Jackson catalogued the ways flooding has already imperilled the long-term well-being of UK residents through significant damage to utilities, bridge collapses that have divided communities, damaged crop yields, months-long closures of school buildings and essential community facilities, flash floods affecting roads and transport, and serious damage to local businesses and tourist assets.

And the nation’s poorest are the least prepared, she said, with the risk augmented by a significant drop in flood investment in deprived areas since 2014.

Myopic policy decisions are not the only problem, however.
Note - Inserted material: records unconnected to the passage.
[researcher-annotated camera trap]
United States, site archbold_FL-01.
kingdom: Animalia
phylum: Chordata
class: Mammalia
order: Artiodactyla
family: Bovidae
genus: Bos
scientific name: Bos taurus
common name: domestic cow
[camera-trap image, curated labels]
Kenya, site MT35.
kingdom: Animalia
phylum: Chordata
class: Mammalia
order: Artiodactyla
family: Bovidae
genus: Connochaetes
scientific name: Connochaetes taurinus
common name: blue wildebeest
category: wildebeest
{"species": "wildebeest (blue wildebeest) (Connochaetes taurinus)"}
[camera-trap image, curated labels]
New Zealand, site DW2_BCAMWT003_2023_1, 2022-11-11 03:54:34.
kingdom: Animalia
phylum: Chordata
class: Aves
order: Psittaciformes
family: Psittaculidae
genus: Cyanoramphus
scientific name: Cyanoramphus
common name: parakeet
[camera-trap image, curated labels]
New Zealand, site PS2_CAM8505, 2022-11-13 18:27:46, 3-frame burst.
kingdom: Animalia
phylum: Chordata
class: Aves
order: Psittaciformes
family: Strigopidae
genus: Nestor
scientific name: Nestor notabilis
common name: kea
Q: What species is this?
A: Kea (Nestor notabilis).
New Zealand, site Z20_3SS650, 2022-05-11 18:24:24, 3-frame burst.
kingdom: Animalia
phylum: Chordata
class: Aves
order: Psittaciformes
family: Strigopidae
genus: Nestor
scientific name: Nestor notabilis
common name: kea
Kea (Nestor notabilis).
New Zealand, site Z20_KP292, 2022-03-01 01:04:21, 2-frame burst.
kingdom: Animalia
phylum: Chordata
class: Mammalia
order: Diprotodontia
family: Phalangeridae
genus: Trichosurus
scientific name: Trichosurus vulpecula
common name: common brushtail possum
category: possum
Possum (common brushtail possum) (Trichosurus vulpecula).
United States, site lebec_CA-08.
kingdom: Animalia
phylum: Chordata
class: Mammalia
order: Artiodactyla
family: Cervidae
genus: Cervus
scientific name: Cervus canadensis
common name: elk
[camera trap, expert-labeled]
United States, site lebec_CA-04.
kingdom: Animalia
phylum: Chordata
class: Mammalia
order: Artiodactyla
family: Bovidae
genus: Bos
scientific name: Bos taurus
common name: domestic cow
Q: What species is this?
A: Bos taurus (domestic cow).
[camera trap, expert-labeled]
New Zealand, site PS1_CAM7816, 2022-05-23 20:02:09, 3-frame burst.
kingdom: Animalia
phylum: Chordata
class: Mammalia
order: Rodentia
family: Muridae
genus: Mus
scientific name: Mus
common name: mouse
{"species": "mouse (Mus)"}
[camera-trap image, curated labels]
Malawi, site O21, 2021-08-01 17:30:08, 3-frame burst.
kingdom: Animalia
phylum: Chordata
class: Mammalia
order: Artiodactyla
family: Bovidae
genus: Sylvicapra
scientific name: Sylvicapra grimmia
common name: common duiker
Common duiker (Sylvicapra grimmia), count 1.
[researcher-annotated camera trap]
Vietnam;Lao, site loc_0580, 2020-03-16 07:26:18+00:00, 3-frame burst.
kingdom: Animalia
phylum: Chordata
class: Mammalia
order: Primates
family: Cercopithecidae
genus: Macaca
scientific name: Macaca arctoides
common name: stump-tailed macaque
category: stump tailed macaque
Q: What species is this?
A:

The Independent cites a report last year from England’s Environment Agency which found that an estimated 66% of residents living in areas of high flood risk did not believe that they themselves will ever need to flee before rising waters.

Ignorance or naivete—likely driven by a lack of means that leads people to shy away from asking potentially expensive questions—are also part of the mix.

Jackson found that people are often unaware that they are responsible for property-level flood defences, and that their surprisingly cheap property insurance doesn’t cover floods.

In addition to destroying individual lives and families, such blind spots stand to do great collective damage.

“Low financial resilience through lack of insurance and other financial impacts from flooding has the potential to impede the economic recovery and development of the community as a whole in the long term,” Jackson wrote.

Urging the need to recognize that flooding is a communal trauma, she warned, “we need to move away from an old concept of flooding—an unfortunate event affecting individual properties which by and large fully recover via insurance—and recognize the potential compounding impacts of repeat flooding on communities’ economic welfare over the longer term.” Sketching something of the government’s response to the evidently escalating problem of flooding, The Independent reports that Whitehall has allocated £5.2 billion (C$9 billion) toward better protecting homes and businesses from flooding and coastal erosion over the next six years, an investment that is expected to “bolster defences for more than 300,000 properties.”